Regular maintenance can help you save time and money by allowing you to recognize things, consumables, and areas by color on the label. Self-management is also possible, particularly if you can explain visual management clearly and accurately.
6. Determine Control Areas Early in Design
With new design trends favoring open spaces, establishing control early in the design process allows lab designers and developers to create a structure that satisfies all regulatory and safety guidelines. Identifying control zones early on will simplify things by specifying the type and amount of chemicals you will need in the lab.
Failing to identify the highly explosive, flammable, volatile, and possibly toxic chemicals early on can lead to code violations, design challenges, HVAC duct routing issues, and a lack of sufficient chemical storage rooms. You can install airtight and watertight wall access doors for additional safety features to seal the utility areas and protect them from exposure.
Consult with Environment, Health & Safety (EH&S) professionals in the early conceptual design stage to define these control areas and determine the types and highest amounts of chemicals present.
7. Integrate Fume Hoods with the HVAC System
Lab designers must collaborate with the team's mechanical engineers to ensure that the various systems like fume vents and the HVAC control system coordinate for lab safety, confinement, and pressurization.
The procedure starts with determining the sorts of fume hoods you will use in the lab, the types of controls required based on the type and amount and incorporating EH&S or building design criteria throughout the planning process.
Such coordination ensures that your systems receive proper air change rates depending on building and lab needs and lab pressure and fume hood confinement.
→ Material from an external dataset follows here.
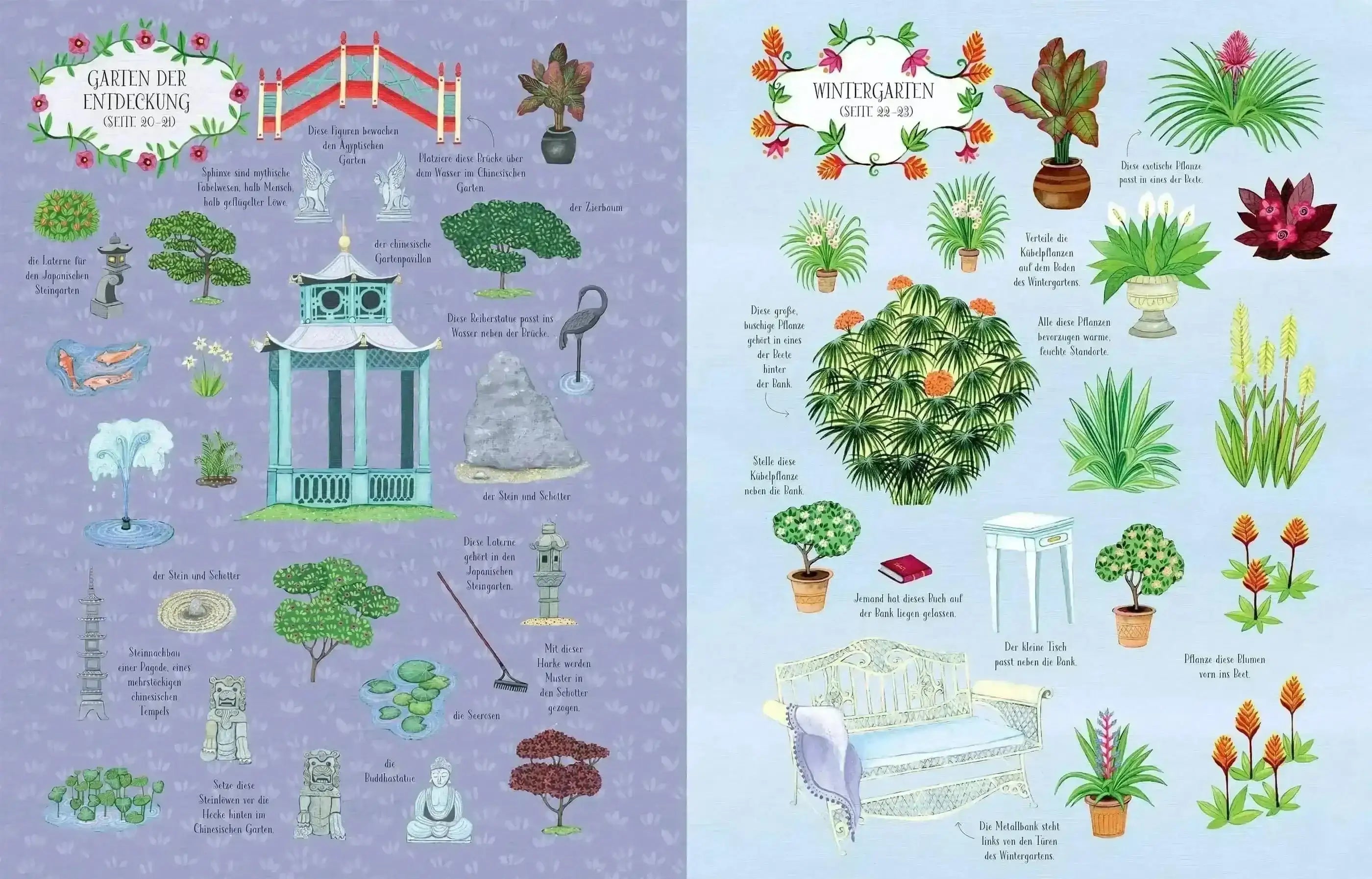 Mein Stickerbuch - Gartenträume Usborne Verlag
8. Plan for Chemical Storage
Planning for suitable and sufficient storage is crucial to prevent possible safety risks and code violations in any lab environment. Designers can determine the sorts of chemicals and gases that require storage and decide the types of biological storage needed by collaborating with EH&S and consulting with lab management and users.
This endeavor fosters a safe, efficient lab environment by removing the possibility of unsuitable, harmful storage on work surfaces or inside fume hoods.
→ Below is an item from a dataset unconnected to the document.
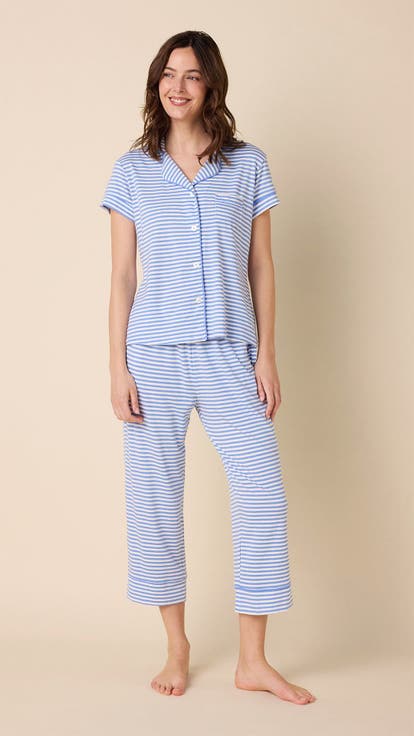 Pima Knit Capri Set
9. Work Closely With Electrical, Plumbing, and Mechanical Engineers to Ensure Well-Coordinated Drawings
Designing a lab with wall-mounted plumbing that can interfere with shelves or electronic equipment is highly discouraged in the construction industry. An ineffective layout can cause headaches for builders and future maintenance personnel and negatively impact the lab's appearance.
The lab designer and architect must collaborate and rigorously back-check designs to create well-coordinated drawings. Technical tools like BIM or Revit can assist but ensure to check your view plane to get a complete picture of space. The mechanical engineer should conduct clash-detection programs and examine the ceiling heights and equipment.
10. Consider Equipment Heat Gains
Consider working in a lab with apparatus that either operates consistently or creates a significant amount of heat at irregular intervals. You will feel unpleasant and less productive at work if the cooling system is not the adequate size, but it will also have a detrimental impact on the life and upkeep of the lab equipment.
Consideration of equipment radiant heat and coordination with the mechanical engineer are critical to lab operation, especially in heat-generating instruments like centrifuges, refrigerators, or ultralow freezers. If the equipment manufacturer cannot supply heat gain statistics, the mechanical engineer can use meticulous calculations to verify that it accounts for sufficient cooling loads in the layout.
Because many factors influence the design of a laboratory, it is critical that all stakeholders, including scientists, environmental health and safety personnel, facilities managers, engineers, architects, and construction managers, participate. To guarantee that the plan promotes health and safety while increasing productivity, everyone must work together.